▶ THE TASK:
Extract each line of the items below that contains the word "pixel" and copy it in full.

▶ GIVEN DATA:
# # #
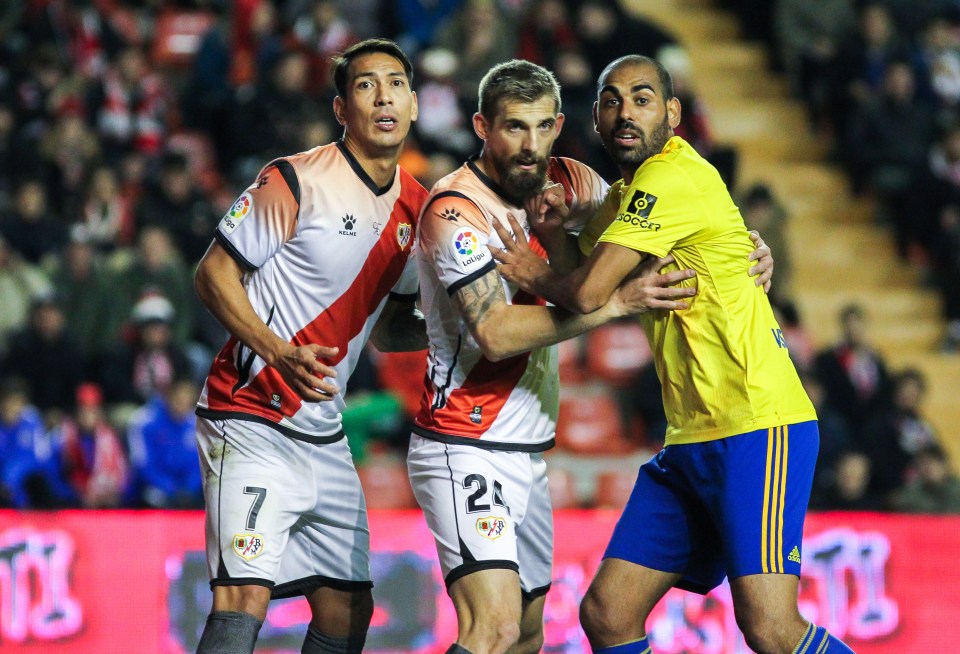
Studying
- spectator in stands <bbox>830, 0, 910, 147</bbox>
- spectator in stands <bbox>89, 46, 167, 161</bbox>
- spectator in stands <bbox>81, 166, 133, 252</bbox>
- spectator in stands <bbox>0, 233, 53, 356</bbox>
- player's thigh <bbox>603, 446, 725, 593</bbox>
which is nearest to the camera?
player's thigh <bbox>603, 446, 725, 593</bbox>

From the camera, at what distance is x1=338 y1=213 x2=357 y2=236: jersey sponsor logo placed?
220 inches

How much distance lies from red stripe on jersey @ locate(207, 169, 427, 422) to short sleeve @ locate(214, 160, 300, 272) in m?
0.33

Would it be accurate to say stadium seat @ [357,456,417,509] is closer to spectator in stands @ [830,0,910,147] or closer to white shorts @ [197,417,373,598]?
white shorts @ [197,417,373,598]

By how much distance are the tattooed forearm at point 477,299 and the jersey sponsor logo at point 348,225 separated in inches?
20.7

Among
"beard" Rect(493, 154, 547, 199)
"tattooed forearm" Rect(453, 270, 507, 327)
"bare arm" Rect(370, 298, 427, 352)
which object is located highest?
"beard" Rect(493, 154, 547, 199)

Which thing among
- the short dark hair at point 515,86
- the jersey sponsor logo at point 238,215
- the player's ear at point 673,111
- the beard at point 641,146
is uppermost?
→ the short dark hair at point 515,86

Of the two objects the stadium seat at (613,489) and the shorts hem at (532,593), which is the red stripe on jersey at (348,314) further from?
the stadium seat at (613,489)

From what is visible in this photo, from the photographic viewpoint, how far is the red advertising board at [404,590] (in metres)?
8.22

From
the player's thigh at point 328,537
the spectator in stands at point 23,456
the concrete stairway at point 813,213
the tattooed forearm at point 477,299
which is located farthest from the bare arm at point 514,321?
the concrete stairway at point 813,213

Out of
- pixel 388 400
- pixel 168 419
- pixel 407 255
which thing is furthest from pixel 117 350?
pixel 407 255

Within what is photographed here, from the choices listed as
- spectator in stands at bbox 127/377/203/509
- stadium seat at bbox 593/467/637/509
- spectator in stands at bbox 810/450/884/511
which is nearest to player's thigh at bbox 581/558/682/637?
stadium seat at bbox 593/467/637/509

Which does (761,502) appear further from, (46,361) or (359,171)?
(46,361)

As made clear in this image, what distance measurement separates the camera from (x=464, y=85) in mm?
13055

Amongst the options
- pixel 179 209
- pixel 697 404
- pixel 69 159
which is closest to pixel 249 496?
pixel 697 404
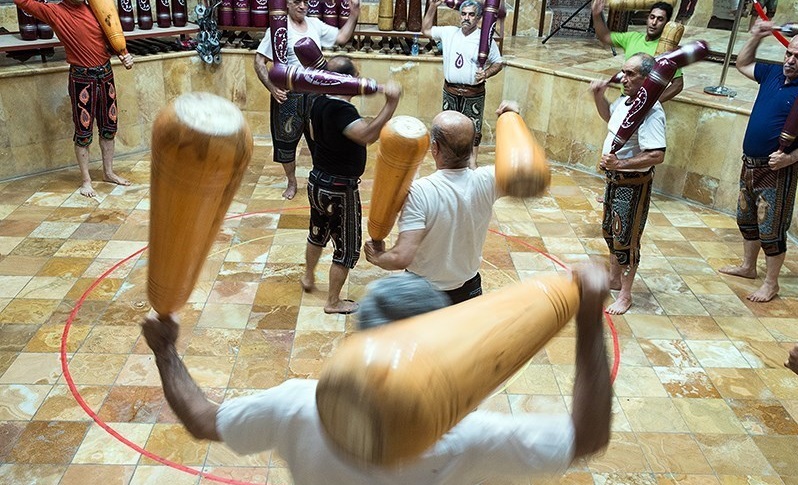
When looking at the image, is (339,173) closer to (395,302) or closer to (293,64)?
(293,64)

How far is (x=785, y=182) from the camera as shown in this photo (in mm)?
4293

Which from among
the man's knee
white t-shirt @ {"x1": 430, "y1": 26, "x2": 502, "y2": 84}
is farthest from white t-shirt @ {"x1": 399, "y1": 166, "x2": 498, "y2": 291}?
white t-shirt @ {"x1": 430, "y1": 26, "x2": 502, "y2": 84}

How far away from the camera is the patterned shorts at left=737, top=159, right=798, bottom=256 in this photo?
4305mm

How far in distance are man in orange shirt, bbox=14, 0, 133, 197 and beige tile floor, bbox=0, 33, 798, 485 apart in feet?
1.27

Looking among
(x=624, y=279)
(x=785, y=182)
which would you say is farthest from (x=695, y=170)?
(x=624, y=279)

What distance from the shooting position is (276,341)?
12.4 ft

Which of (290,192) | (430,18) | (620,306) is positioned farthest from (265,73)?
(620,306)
# # #
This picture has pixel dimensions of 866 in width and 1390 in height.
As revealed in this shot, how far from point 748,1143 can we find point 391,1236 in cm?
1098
# # #
▶ SOLUTION TO THIS EXERCISE:
- pixel 388 400
- pixel 168 419
- pixel 407 255
which thing is furthest from pixel 117 350?
pixel 407 255
- pixel 179 209
- pixel 697 404
- pixel 69 159
which is closest to pixel 249 496?
pixel 697 404
This picture has pixel dimensions of 866 in width and 1390 in height.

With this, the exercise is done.